Kirchenrechtler: Kirche soll Wiederverheiratungen ermöglichen

Wien, 5.8.11 (Kipa) Die katholische Kirche soll – nach Prüfung jedes einzelnen Falles – die kirchliche Wiederverheiratung ermöglichen. Dafür hat sich der Wiener Kirchenrechtler Bruno Primetshofer ausgesprochen. In einem Gastkommentar in der Tageszeitung «Die Presse» (Freitag-Ausgabe) betont Primetshofer, dass die Unauflöslichkeit der Ehe kein kirchliches Dogma sei. Er verweist auf die Praxis in der orthodoxen Kirche.

Die Seelsorge in der katholischen Kirche sehe sich mehr und mehr mit dem Problem der wiederverheirateten Geschiedenen konfrontiert, so Primetshofer. Auch nach erfolgter staatlicher Scheidung bleibe dem lateinischen Kirchenrecht zufolge das Band der Erst-Ehe aufrecht und stelle ein sogenanntes trennendes Ehehindernis dar.

Wiederverheiratete Geschiedene seien an sich vom Empfang der Sakramente der Busse und der Eucharistie ausgeschlossen.

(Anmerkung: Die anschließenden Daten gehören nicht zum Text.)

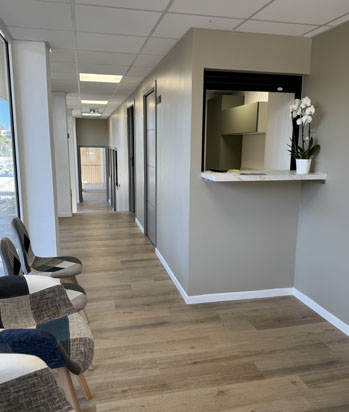 Centre Médical La Brise - Côte Bleue - A Propos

Dies bedeute zwar keine Exkommunikation als Strafe, stelle aber dennoch eine «spürbare Belastung in Bezug auf die Teilnahme am sakramentalen Leben der Kirche» dar.

Primetshofer: Unauflöslichkeit der Ehe ist kein unabänderliches Dogma

In den letzten Jahrzehnten habe man zwar in der Praxis Wege gefunden, «diese Blockade insofern zu mildern, als in Einzelfällen den wiederverheirateten Geschiedenen nach einem Gespräch mit dem Seelsorger eine Zulassung zu den Sakramenten gewährt wird». Dieser Weg könne freilich die Tatsache nicht aus der Welt schaffen, dass die Zweitehe kirchlich nicht anerkannt wird.

Primetshofer zum dogmatischen Stellenwert der Unauflöslichkeit der Ehe: «Liegt hier ein Glaubenssatz vor, der selbst der Kirche unabänderlich vorgegeben ist, sodass sie davon nicht abgehen kann, oder aber besteht kein derartiger Rang?» Die bisweilen vertretene Meinung, die Unauflöslichkeit der Ehe sei dogmatisch definiert, sei unzutreffend, so der Kirchenrechtler. Zwar stimmten das Kirchenrecht für die lateinische und die katholischen Ostkirchen in der Aussage überein, dass die vollzogene Christenehe nur durch den Tod eines Gatten gelöst werden könne, dennoch gebe es in der katholischen Kirche keine Fixierung der Unauflöslichkeit der Ehe als unabänderliches Dogma. So seien etwa auch päpstliche Enzykliken oder sonstige Verlautbarungen des Papstes oder der Römischen Kurie nicht als Dogmen anzusehen.

Katholische Ostkirchen behielten andere Regelung

Der Wiener Kirchenrechtler verweist auf die orthodoxen Kirchen. Diese würden nach einer gewissen Busszeit den Abschluss einer kirchlichen Zweitehe gestatten – wenn es auch bei der Trauungsliturgie bestimmte Einschränkungen gibt. Diese Praxis sei nun auch von den mehr als zwanzig katholisch gewordenen Ostkirchen beibehalten worden, ohne dass vonseiten der päpstlichen Gesetzgebung oder Verwaltung ein Einspruch erhoben worden sei.

Das bedeute nun, so Primetshofer, «dass es im Rahmen der einen katholischen Kirche in einer bedeutsamen Frage zwei verschiedene Positionen gibt». Die römisch-katholische Kirche schliesse bei Geschiedenen eine kirchliche Zweitehe grundsätzlich aus, die katholischen Ostkirchen würde eine solche gestatten. Diese Ungleichheit sei durchaus zu hinterfragen. Primetshofer: «Es stünde der lateinischen Kirche frei, auch in ihrem Bereich die orientalische Praxis zu gestatten oder jedenfalls zu dulden.»

Das würde bedeuten, dass es Geschiedenen nach Prüfung jedes einzelnen Falles ermöglicht wird, eine kirchliche Zweitehe einzugehen. Damit würde den Betroffenen die volle sakramentale Gemeinschaft gewährt und die bereits staatlich geschiedene Erst-Ehe wäre kirchlich gelöst.